What went wrong? At press time, members of the accident investigation board still scour for answers.

But shuttle landings are tricky. When a shuttle first lifts off from Earth, it gathers enormous kinetic energy (moving energy) to orbit the planet once every 90 minutes, at a speed of about 28,000 kilometers (17,500 miles) per hour. To deorbit, a shuttle must shed that energy to slow down. One hour before landing, it flies upside down and backwards, then fires its engines for 2.5 minutes--easing the shuttle's speed.

After this deorbit burn, the shuttle flips upright and tilts nose-up 40 degrees; its belly bears the first encounter with the atmosphere (protective layer of gas surrounding Earth). The high-speed meeting between the shuttle and thickening atmospheric gas molecules causes friction (rubbing forces), which generates heat up to 3,000[degrees]F. But almost 24,000 hand-laid, heat-resistant ceramic tiles protect the shuttle's aluminum hull from enveloping plasma (super-heated gas).

At about 38 minutes into descent, Columbia's sensors red-flagged trouble. Mission Control instantly realized the temperatures of the left wheel well (conceals a wheel that descends for landing) and then the shuttle's left side had spiked significantly. Shortly after, a strong drag (pull) began to tug on the craft's left wing. This triggered Columbia's emergency autopilot mode into action, which used extreme steering to counter the drag and correct the flight path. The explosion occurred soon after.

Why? Theories abound:

* A breach in the left wing or wheel well let plasma penetrate. The well's inner wall is made of unprotected aluminum, which melts at 1,220[degrees]F.

* A NASA video shows that 81 seconds after liftoff, a 20-inch, 2.5-pound piece of foam insulation broke off from Columbia's external fuel tank, striking the bottom side of the wing. Could this have damaged protective tiles?

* Could a high-speed encounter with tiny space debris have caused a breach?

As each day passes, fewer pieces of wreckage surface. Missing are some that may hold vital clues to the shuttle's end. On February 18, investigators reported that Columbia actually started dropping wreckage over California, six minutes before it disintegrated over Texas. But fragments were so small they would have burned up in the atmosphere. "We've got more detective work," says shuttle program-manager Ron Dittemore.

1957 Dawn of the Space Age: October 4, when the former Soviet Union launched the first human-made object into space. Sputnik was a basketball-size 183-pound satellite that orbited Earth in 98 minutes.

1961 First man in space: Yuri Gagarin on April 12. The 27-year-old Russian flew one 108-minute orbit around Earth.
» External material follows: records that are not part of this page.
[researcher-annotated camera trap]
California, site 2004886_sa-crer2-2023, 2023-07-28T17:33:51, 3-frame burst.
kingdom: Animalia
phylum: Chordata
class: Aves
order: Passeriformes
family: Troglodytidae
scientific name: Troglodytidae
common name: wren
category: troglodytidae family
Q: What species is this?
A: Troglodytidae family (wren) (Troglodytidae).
During reentry, he parachuted from Vostok 1 at 7 km, landing in a field.

1961 First American in space: Alan B. Shepard on May 5. "What a beautiful view!" he said of his 15-minute solo journey in a Mercury capsule. Nearly one year later, John Glenn became the first American to orbit Earth.
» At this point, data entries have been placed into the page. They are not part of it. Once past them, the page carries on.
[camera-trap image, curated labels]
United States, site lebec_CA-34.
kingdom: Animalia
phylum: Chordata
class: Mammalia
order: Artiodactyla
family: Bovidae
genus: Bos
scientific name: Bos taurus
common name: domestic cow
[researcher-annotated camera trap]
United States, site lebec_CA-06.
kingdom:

1965 In March, Russian Aleksei Leonov became the first spacewalker--attached to a tether for 12 minutes. American Ed White followed in June.

1969 Historic first: On July 20, Nell Armstrong and Buzz Aldrin landed and walked on the moon. Armstrong's live-televised quote: "That's one small step for a man, one giant leap for mankind."
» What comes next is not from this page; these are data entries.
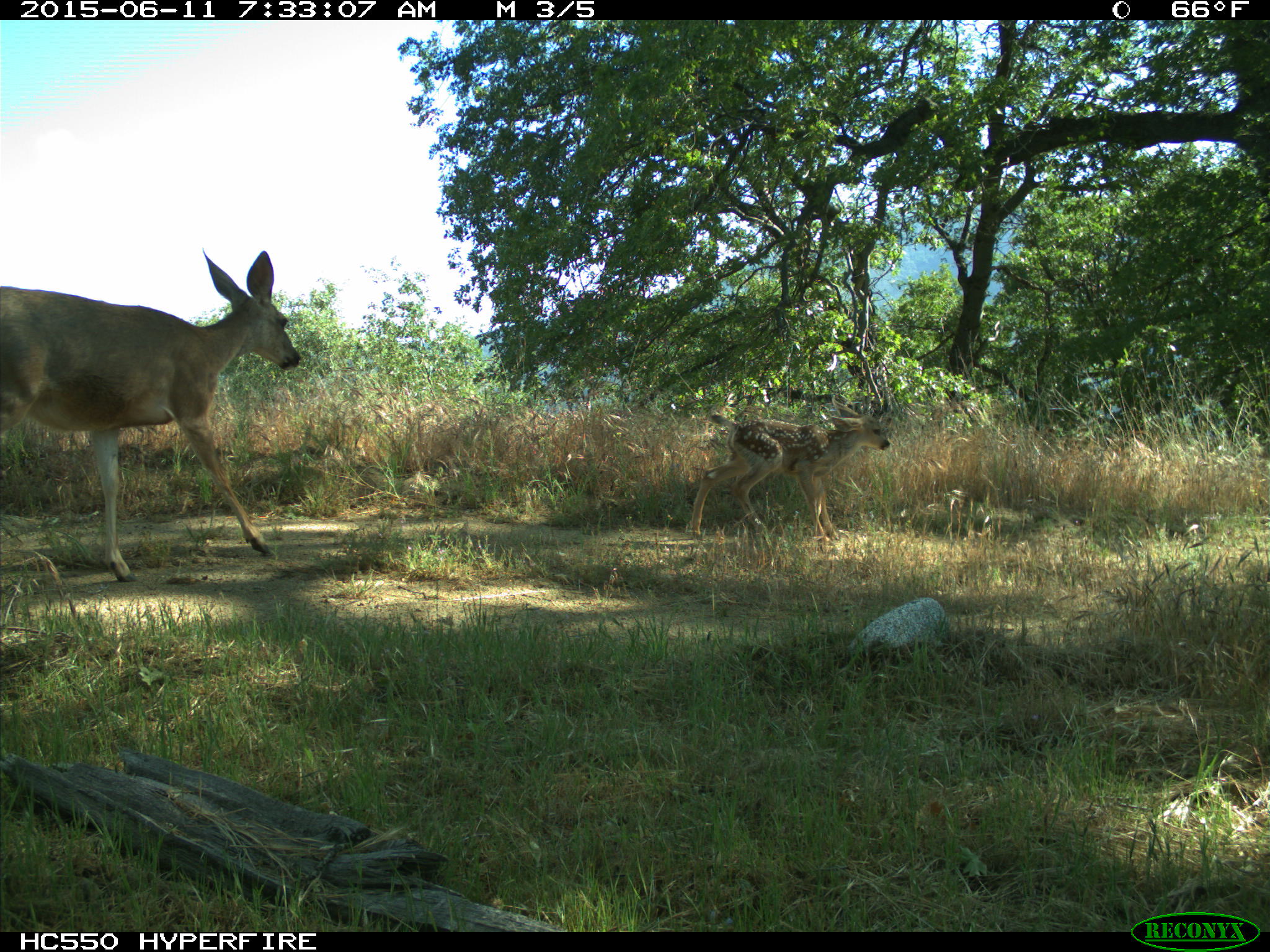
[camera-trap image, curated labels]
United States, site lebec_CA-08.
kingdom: Animalia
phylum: Chordata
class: Mammalia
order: Artiodactyla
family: Cervidae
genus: Odocoileus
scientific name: Odocoileus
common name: deer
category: unidentified deer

1981 On April 12, space shuttle Columbia debuted as the world's first reusable spacecraft. Before shuttles, space missions ended by nosediving into oceans--astronauts had to be fished out.

2000 The first crew traveled to the International Space Station on October 31. The orbiting space lab is the largest scientific cooperative program in history, with resources and expertise from 16 nations.

DISCOVERY TIMELINE

"To leave behind Earth and air and gravity is an ancient dream of humanity. For these seven it was a dream fulfilled.... Each of them knew that great endeavors are inseparable from great risk. And each of them accepted those risks willingly, even joyfully, in the cause of discovery."